- **Instructions for the task**: Whenever a line of the entries below holds the string "labeled", copy that line and return it.
┌────────
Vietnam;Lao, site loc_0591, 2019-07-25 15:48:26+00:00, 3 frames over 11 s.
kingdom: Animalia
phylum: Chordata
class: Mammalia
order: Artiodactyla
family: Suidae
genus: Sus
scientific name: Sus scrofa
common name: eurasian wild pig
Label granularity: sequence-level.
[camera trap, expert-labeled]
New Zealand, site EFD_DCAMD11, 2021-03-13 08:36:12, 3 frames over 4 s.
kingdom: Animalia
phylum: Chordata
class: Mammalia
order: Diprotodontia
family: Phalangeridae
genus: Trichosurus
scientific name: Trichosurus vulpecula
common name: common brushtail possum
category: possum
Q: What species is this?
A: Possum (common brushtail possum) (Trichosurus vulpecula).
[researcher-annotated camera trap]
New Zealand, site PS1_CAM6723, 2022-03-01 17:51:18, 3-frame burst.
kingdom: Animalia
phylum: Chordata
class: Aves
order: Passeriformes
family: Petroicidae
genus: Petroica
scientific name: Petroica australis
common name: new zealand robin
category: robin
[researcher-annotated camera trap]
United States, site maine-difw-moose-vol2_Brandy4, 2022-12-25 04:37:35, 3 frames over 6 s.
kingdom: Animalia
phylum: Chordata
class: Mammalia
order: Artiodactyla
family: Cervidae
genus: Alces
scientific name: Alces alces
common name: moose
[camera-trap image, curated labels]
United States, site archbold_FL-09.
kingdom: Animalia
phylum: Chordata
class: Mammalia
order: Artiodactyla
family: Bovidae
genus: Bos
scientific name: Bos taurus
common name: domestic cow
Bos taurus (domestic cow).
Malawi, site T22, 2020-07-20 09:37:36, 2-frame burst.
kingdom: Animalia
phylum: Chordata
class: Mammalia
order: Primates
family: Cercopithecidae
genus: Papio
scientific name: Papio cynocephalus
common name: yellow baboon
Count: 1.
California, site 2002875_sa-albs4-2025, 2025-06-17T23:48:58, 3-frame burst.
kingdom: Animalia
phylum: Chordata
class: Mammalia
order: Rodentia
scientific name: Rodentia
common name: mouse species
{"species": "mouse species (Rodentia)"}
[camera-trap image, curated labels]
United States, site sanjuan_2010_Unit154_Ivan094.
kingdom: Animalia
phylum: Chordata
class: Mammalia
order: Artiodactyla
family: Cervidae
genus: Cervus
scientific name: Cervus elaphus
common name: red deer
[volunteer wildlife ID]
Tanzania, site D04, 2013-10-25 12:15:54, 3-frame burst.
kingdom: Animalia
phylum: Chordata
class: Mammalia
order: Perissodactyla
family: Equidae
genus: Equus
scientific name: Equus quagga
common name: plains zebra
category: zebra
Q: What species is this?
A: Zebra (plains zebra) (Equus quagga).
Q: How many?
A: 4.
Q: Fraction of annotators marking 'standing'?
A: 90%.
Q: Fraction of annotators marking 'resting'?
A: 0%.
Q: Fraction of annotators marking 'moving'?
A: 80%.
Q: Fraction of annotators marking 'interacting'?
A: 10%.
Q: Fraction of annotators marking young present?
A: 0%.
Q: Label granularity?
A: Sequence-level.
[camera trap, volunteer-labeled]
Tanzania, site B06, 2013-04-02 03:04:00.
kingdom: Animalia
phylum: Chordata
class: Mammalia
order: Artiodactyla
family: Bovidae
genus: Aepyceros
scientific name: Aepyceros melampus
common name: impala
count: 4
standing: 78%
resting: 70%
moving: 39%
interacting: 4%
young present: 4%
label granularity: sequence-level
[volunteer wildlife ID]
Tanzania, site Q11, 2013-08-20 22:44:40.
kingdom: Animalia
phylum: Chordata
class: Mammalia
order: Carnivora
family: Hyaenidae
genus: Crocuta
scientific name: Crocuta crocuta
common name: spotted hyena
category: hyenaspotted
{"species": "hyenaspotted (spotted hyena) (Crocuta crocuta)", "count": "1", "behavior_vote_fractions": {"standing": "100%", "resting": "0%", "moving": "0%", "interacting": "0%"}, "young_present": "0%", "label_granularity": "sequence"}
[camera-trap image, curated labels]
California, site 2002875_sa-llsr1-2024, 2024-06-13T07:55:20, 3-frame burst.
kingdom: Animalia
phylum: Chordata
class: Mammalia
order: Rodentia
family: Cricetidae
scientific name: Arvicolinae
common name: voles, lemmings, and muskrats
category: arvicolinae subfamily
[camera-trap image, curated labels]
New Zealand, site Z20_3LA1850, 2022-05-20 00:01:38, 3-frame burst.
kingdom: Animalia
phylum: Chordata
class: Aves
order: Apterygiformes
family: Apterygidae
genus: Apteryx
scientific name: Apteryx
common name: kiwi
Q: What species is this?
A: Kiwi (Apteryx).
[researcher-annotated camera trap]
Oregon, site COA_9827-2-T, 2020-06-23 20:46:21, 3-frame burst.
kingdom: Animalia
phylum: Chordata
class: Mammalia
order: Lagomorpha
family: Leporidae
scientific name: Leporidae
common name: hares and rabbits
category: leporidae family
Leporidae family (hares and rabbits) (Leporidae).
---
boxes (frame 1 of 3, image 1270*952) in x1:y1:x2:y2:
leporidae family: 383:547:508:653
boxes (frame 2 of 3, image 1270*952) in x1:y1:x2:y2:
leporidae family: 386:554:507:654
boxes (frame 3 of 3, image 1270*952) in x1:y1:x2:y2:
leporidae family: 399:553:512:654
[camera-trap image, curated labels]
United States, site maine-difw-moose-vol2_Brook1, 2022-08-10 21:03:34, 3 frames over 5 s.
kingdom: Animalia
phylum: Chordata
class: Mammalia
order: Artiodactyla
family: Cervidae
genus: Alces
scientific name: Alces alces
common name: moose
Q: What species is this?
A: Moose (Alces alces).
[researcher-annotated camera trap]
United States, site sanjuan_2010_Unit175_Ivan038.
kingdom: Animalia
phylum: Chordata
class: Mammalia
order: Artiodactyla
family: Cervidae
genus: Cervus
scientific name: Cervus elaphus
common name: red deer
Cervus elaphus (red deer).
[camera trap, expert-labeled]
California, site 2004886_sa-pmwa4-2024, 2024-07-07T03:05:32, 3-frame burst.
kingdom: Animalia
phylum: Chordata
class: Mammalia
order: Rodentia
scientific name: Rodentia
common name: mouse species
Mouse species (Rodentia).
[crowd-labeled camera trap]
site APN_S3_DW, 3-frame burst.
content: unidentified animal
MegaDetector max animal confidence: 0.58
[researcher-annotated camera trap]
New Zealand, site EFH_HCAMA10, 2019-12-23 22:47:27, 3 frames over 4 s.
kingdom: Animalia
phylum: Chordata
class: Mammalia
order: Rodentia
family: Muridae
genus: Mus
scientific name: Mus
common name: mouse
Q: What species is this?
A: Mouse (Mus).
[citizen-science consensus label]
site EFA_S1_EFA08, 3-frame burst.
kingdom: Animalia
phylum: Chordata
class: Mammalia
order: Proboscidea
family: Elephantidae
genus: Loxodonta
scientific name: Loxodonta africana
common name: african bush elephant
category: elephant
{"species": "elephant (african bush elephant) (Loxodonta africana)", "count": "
└────────
- **The answer**:
[camera trap, expert-labeled]
[camera trap, volunteer-labeled]
[camera trap, expert-labeled]
[crowd-labeled camera trap]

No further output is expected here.